Price is wrong for Resolution - News - Evening Standard
       

Price is wrong for Resolution

If Standard Life is going to enter the bid battle for Resolution its board has until close of play tomorrow to make its move - and probably the rest of the directors' business lives to regret it. For, tempting as it may be to go on the acquisition trail, its shareholders are going to need a lot of convincing. The fear is that even if this is the right deal it is the wrong price.

Consider the following. This time 12 months ago Standard Life and Resolution were in talks, and these dragged on for what felt like six months, although it was probably a bit less, before in the end the Scottish company pulled back. It need hardly be said that Resolution's share price was quite a bit lower at that time.

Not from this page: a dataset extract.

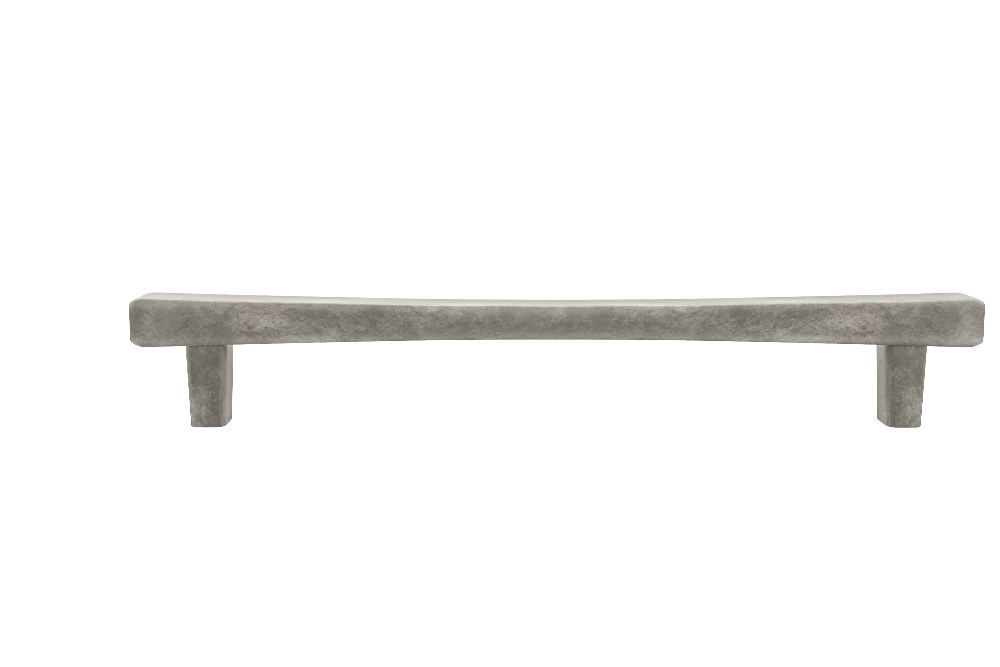 Diamond appliance pull in weathered nickel - modern design with straight edges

Then, throughout this summer, after Hugh Osmond's Pearl had made it obvious it would like to spoil the proposed merger between Resolution and Friends' Provident, Standard Life engaged with him to see how they might co-operate in a counter-bid and divide up the spoils between them.

The proposal was broadly that Standard Life should take the slice of the Resolution business that Pearl has in fact now contracted to sell to Royal London - but the only reason Royal ever got a sniff of the deal was again because Standard Life could not see enough obvious synergies to make it a musthave, and just dragged its feet too long.

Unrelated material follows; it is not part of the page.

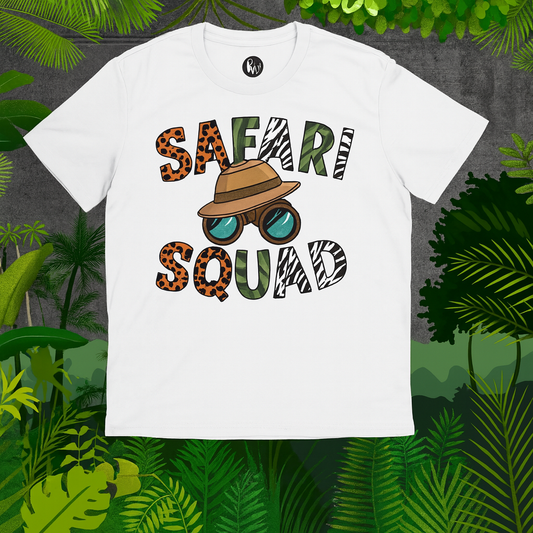 Safari Squad T-Shirts for adventurous Wildlife Trips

Now the one thing you would conclude from that is that Standard Life could not see the value or the logic of a Resolution deal no matter which way it looked at it. However, you would conclude wrong. There is still time for it to draw back, but all the indications are that it is coming after Resolution, in partnership with Swiss Re, with a proposed offer that would turn out very similar to what was on offer from Pearl months ago.

Except that it will be massively more expensive - partly because they are now launching into a competitive auction, partly because they still have to sell their surplus assets to their partners, the Swiss, who most certainly know how to screw someone when they have them over a barrel.

The logic of Standard Life buying Resolution is not too different from why Friends Provident wants to merge with Resolution (albeit Friends' striking price is hugely less).

It is attractive because it solves any lingering capital constraints on growing the business, because Resolution is highly cash-generative, and both Friends and Standard think it opens up opportunities for cross-selling their products to Resolution customers - though why anyone in a Resolution zombie fund would want to buy another insurance product ever in their lives after what has happened to them is given rather less attention than it should be. But that only makes sense if they don't overpay.

Even then it is not just about price. Standard Life has only just emerged from intensive care, and there must be doubts if it has the depth of management skills to handle this kind of deal and its attendant disruption, politicking and distractions.

One can understand how Sandy Crombie, the chief executive who turned the business round, now wants to finish his career with a transformational deal, and how as a new chairman Gerry Grimstone is reluctant to stand in his way. But it is the shareholders who have to live with the aftermath. Standard Life has a lot of work to do to persuade them this is the first Gulf War, not the second.